● **List of tasks**
• 1. Please print the part of the commit email that begins at the words "This is an automated" and stops after "is removed. (#5643)".
• 2. From the commit email, list each count in the line starting "2 files changed" together with what it counts.

● **Document section**
This is an automated email from the ASF dual-hosted git repository.
sodonnell pushed a commit to branch master
in repository https://gitbox.apache.org/repos/asf/ozone.git
The following commit(s) were added to refs/heads/master by this push:
new cf47339128 HDDS-9735. Datanodes to retry close pipeline commands until
pipeline is removed. (#5643)
cf47339128 is described below
commit cf47339128a38e71805760fe120577a61b61682e
Author: SaketaChalamchala <[email protected]>
AuthorDate: Wed Nov 22 06:30:30 2023 -0800
HDDS-9735. Datanodes to retry close pipeline commands until pipeline is
removed. (#5643)
---
.../common/statemachine/StateContext.java | 18 ++++-
.../common/statemachine/TestStateContext.java | 91 +++++++++++++++++++++-
2 files changed, 104 insertions(+), 5 deletions(-)

● **The data**
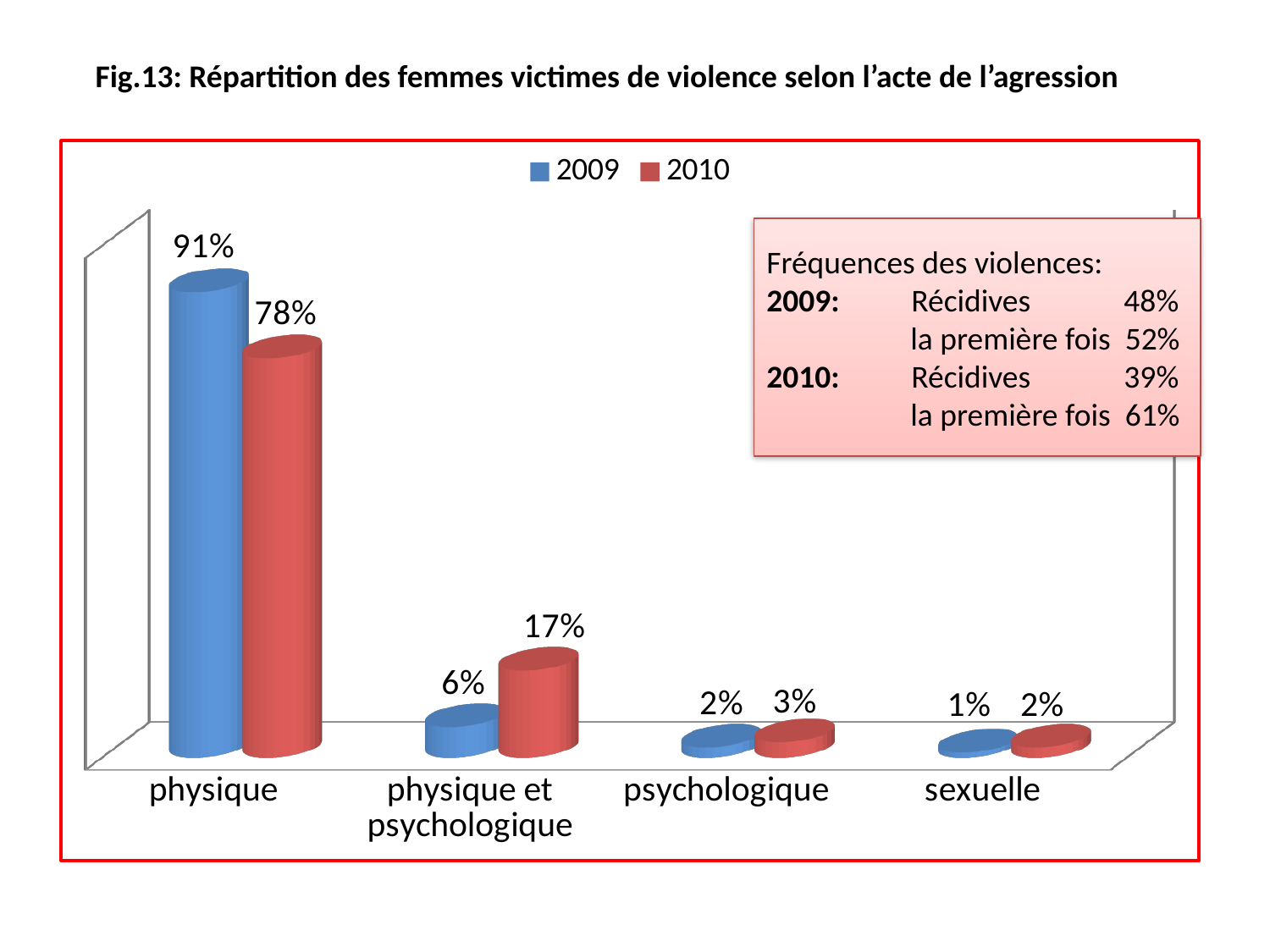
How many categories are shown on the x axis? 4 What is the value for 'sexuelle' in the 2009 series? 1% What is the value for 'physique et psychologique' in the 2010 series? 17% What is the difference between the 2009 and 2010 values for 'physique'? 13% Which category has the highest value in the 2009 series? physique What is the difference between the 2010 and 2009 values for 'physique et psychologique'? 11% What kind of chart is shown on the slide? bar chart How many series does the legend list? 2 What is the value for 'physique' in the 2009 series? 91% Which category has the lowest value in the 2010 series? sexuelle Which is larger for 'psychologique': the 2009 value or the 2010 value? 2010 What is the value for 'physique' in the 2010 series? 78%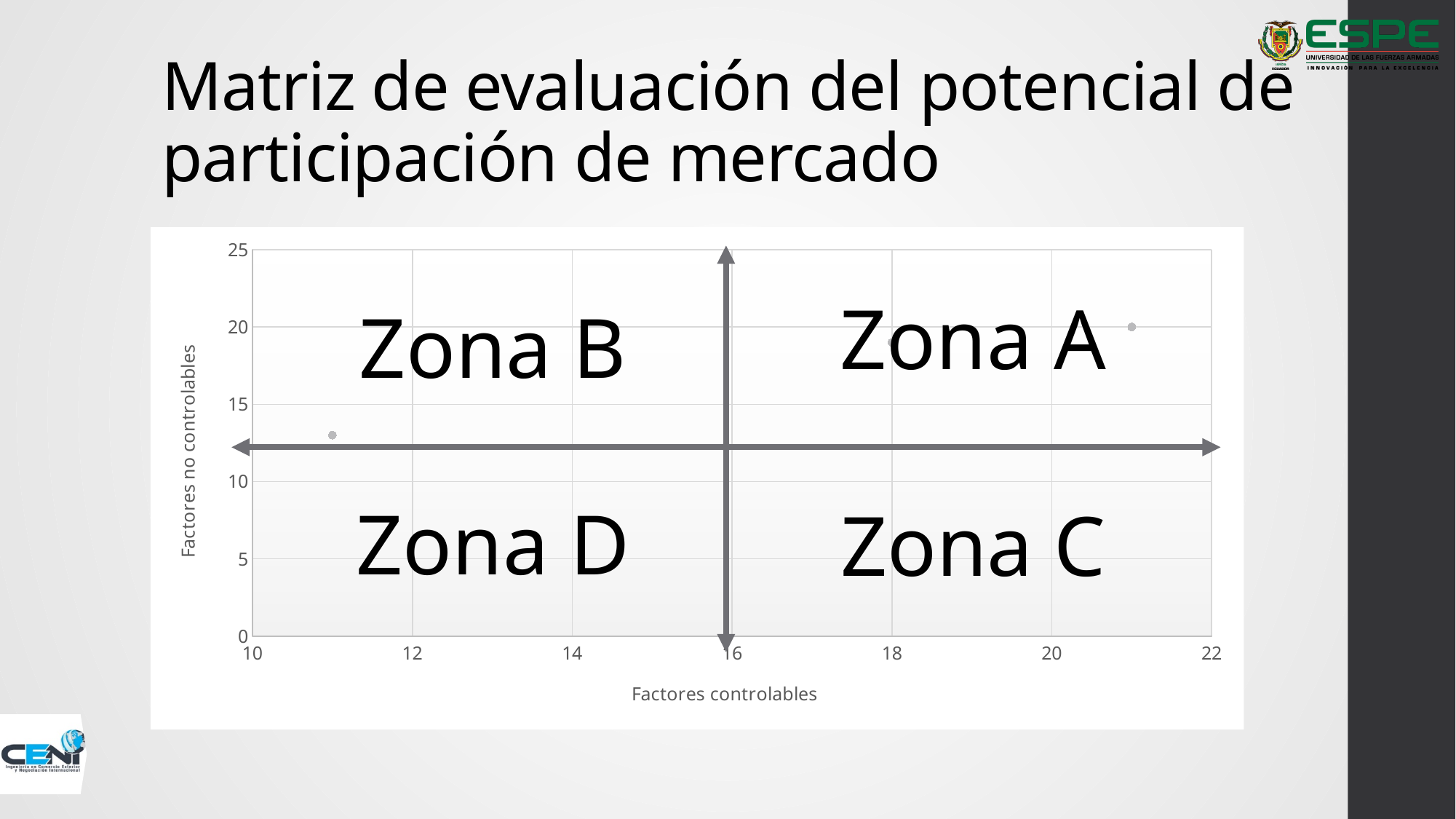
What is the minimum value shown on the horizontal axis of the chart? 10 What is the title of the vertical axis of the chart? Factores no controlables Is the vertical-axis value of the point plotted in Zona B greater or less than 15? less Which zone label appears in the lower-right quadrant of the chart? Zona C What kind of chart is shown on the slide? scatter chart Is the horizontal-axis value of the point plotted in Zona A near the right edge greater or less than 20? greater Is the horizontal-axis value of the point plotted in Zona B greater or less than 12? less Which plotted point has the higher vertical-axis value: the one in Zona B or the one in Zona A near the right edge? the one in Zona A What is the title of the horizontal axis of the chart? Factores controlables What is the maximum value shown on the vertical axis of the chart? 25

● **Completed exercise**
• 1.
This is an automated email from the ASF dual-hosted git repository.
sodonnell pushed a commit to branch master
in repository https://gitbox.apache.org/repos/asf/ozone.git
The following commit(s) were added to refs/heads/master by this push:
new cf47339128 HDDS-9735. Datanodes to retry close pipeline commands until
pipeline is removed. (#5643)

• 2.
2 files changed
104 insertions
5 deletions